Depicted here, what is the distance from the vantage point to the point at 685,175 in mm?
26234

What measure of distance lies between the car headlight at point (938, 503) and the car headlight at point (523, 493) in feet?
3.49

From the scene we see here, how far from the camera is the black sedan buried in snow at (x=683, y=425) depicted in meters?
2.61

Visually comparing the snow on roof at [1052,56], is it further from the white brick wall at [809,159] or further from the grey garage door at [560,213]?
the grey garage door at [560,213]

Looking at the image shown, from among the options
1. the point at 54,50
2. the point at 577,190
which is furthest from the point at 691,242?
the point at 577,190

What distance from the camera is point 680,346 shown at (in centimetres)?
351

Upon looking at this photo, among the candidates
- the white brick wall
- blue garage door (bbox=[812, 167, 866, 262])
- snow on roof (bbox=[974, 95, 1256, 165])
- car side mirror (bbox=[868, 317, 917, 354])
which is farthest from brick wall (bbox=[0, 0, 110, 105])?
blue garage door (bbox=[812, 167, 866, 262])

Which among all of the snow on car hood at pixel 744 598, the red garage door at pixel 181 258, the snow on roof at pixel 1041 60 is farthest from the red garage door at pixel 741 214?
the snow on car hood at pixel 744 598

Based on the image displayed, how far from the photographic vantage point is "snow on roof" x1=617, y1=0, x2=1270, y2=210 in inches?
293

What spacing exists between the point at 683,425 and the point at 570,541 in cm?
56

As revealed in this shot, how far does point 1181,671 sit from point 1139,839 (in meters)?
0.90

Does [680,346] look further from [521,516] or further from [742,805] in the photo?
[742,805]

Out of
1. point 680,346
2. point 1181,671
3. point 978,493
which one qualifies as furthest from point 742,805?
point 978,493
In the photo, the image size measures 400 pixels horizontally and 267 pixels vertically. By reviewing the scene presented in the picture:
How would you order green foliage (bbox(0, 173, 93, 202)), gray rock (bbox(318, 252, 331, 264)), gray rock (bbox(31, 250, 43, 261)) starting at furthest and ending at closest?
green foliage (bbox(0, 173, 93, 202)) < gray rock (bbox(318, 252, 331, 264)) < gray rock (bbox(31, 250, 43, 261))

STATED TASK. Go through the records above and set each one down exactly, please.

RESPONSE FOR THIS EXERCISE.
Depicted here, what is the distance from the vantage point to the point at 685,175 in mm?
26234

What measure of distance lies between the car headlight at point (938, 503) and the car headlight at point (523, 493) in feet?
3.49

From the scene we see here, how far from the camera is the black sedan buried in snow at (x=683, y=425) depicted in meters?
2.61

Visually comparing the snow on roof at [1052,56], is it further from the white brick wall at [809,159] or further from the grey garage door at [560,213]?
the grey garage door at [560,213]

Looking at the image shown, from among the options
1. the point at 54,50
2. the point at 577,190
which is furthest from the point at 691,242?
the point at 577,190

What distance from the camera is point 680,346 shown at (in centimetres)?
351

Upon looking at this photo, among the candidates
- the white brick wall
- blue garage door (bbox=[812, 167, 866, 262])
- snow on roof (bbox=[974, 95, 1256, 165])
- car side mirror (bbox=[868, 317, 917, 354])
which is farthest from brick wall (bbox=[0, 0, 110, 105])?
blue garage door (bbox=[812, 167, 866, 262])

Which among all of the snow on car hood at pixel 744 598, the red garage door at pixel 181 258, the snow on roof at pixel 1041 60 is farthest from the red garage door at pixel 741 214?
the snow on car hood at pixel 744 598

Based on the image displayed, how far from the photographic vantage point is "snow on roof" x1=617, y1=0, x2=1270, y2=210 in inches?
293

What spacing exists between the point at 683,425 and the point at 570,541 in cm?
56

As revealed in this shot, how far does point 1181,671 sit from point 1139,839 (in meters)?
0.90

Does [680,346] look further from [521,516] or further from [742,805] in the photo?
[742,805]

Out of
1. point 680,346
2. point 1181,671
3. point 978,493
which one qualifies as furthest from point 742,805?
point 978,493
In the photo, the image size measures 400 pixels horizontally and 267 pixels vertically. By reviewing the scene presented in the picture:
How would you order green foliage (bbox(0, 173, 93, 202)), gray rock (bbox(318, 252, 331, 264)), gray rock (bbox(31, 250, 43, 261)) starting at furthest and ending at closest?
green foliage (bbox(0, 173, 93, 202)) < gray rock (bbox(318, 252, 331, 264)) < gray rock (bbox(31, 250, 43, 261))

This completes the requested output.